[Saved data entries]
^^^^

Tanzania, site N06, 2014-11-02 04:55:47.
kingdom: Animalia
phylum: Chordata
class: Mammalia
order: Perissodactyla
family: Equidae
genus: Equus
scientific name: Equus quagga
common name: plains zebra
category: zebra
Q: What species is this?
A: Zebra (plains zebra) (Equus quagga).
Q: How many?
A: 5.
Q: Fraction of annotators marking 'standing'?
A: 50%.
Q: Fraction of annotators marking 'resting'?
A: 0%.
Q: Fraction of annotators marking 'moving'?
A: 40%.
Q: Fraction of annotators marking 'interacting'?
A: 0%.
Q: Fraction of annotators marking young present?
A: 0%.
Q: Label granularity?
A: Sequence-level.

^^^^

▶ **Directions**
Reproduce exactly the stretch of lines that starts at the one containing "category: zebra" and ends with the final line of the data, including both ends and nothing more.

▶ **Response area**
category: zebra
Q: What species is this?
A: Zebra (plains zebra) (Equus quagga).
Q: How many?
A: 5.
Q: Fraction of annotators marking 'standing'?
A: 50%.
Q: Fraction of annotators marking 'resting'?
A: 0%.
Q: Fraction of annotators marking 'moving'?
A: 40%.
Q: Fraction of annotators marking 'interacting'?
A: 0%.
Q: Fraction of annotators marking young present?
A: 0%.
Q: Label granularity?
A: Sequence-level.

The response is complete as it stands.